▶ SELECTED PASSAGE:
——————————

4.6 Attendance of Directors Directors are expected to attend Board and Committee meetings regularly. If any Director is absent for three consecutive meetings, then they will be deemed to have resigned. At the discretion of the majority of the Board, this condition could be waived in exceptional circumstances.

4.7 Removal of Directors The members may, by ordinary resolution at a special meeting, remove from office any director or directors, except persons who are directors by virtue of their office.

4.8 Ceasing to Hold Office The office of a Director shall be vacated upon the occurrence of any of the following events:

a. the Director ceases to be qualified as provided in Section 4.2;

b. they have not conducted themselves in accordance with Section 4.5;

c. their seat is considered vacant as set out in Section 4.6;

d. they are removed from office by an ordinary resolution of the members as provided in Section 4.7;

e. they have been found to be in conflict of interest as provided in Section 4.16;

f. they resign their office by notice in writing to the Association. Such resignation is effective immediately upon its tendering, unless otherwise specified in its terms; or,

g. dies.

4.9 Vacancies A vacancy on the Board may be filled for the remainder of its term of office subject to Section 4.1:

a. by the Board if the remaining Directors constitute a quorum; or

b. by the members at a general meeting of members called for this purpose.

4.10 Procedure for Vacancies If a vacancy is to be filled according to Sections 4.1 or 4.9(a) by a quorum of Directors, a notification must be sent to the members of ASH and be made available to the public with a call for nominations for the vacant positions. A period of 10 business days shall be given to allow for nominations of eligible persons. If the number of nominations exceeds the number of vacancies, candidates shall introduce themselves to the Directors at the following Board meeting, and the vacancies shall be filled by a consensus or a vote of the quorum of Directors.

——————————

▶ WHAT THIS EXERCISE ASKS:
[A] List every section heading, with its number, that appears in the bylaws excerpt on directors.
[B] Go on with the bylaws excerpt on directors, picking up right after its final sentence.
The lines after this bylaws excerpt on directors are separate material.

▶ SOURCE MATERIAL:
——————————

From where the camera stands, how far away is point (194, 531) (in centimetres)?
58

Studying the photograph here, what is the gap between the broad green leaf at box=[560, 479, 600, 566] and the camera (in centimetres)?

——————————

▶ RESULTS IN ORDER:
[A]
4.6 Attendance of Directors
4.7 Removal of Directors
4.8 Ceasing to Hold Office
4.9 Vacancies
4.10 Procedure for Vacancies

[B]
4.11 Regular Meetings of the Board of Directors The Board may appoint a day or days in any month or months for regular meetings at a place and hour to be named. All members of ASH are welcomed to attend.

4.12 Frequency of Meetings Every attempt should be made for the Board to hold at least one meeting per month.

4.13 Special Meetings of the Board of Directors Special meetings of the Board shall be held from time to time at the call of the Board or the Chair or any three or more Directors presenting a written request to that effect to the Association’s Chair. Notice of the time and place of every meeting so called shall be given to each Director not less than 48 hours (excluding Saturdays, Sundays, and statutory holidays) before the time when the meeting is to be held, unless all Directors waive their right to notice or consent to the meeting.

4.14 Place of Meeting Every attempt will be made to hold meetings of the Board in Sandy Hill.

4.15 Votes to Govern At all meetings of the Board, every item shall be decided by a majority of the votes cast by Directors, excluding ex officio Directors, on the question.

a. Notwithstanding section 4.15, a majority of the votes cast by the Officers of the Association is sufficient to approve expenses incurred in support of ASH purposes, up to a maximum of five hundred dollars ($500).

b. Decisions of the Board can be taken by electronic means, including by e-mail. In order to be accepted, a decision taken by electronic means needs to have received the express support of a majority of Board members.

4.16 Declaration of Interest It shall be the duty of every Director or Officer who, in any way, whether directly or indirectly, has a personal legal or monetary interest in a question before the Board to fully declare the extent of such interest. No Director or Officer may take part in the Board discussion, cast a vote, or attempt to influence such vote, on any question in which they have an interest. Any Director or Officer found to not have complied with this section, or to have violated the Association’s policies with respect to conflict of interest, shall cease to be a Director or Officer.

4.17 Remuneration As provided in the Association’s letters patent, the Directors shall serve as such without remuneration but shall be entitled to be paid expenses and incidentals as approved from time to time by the Board.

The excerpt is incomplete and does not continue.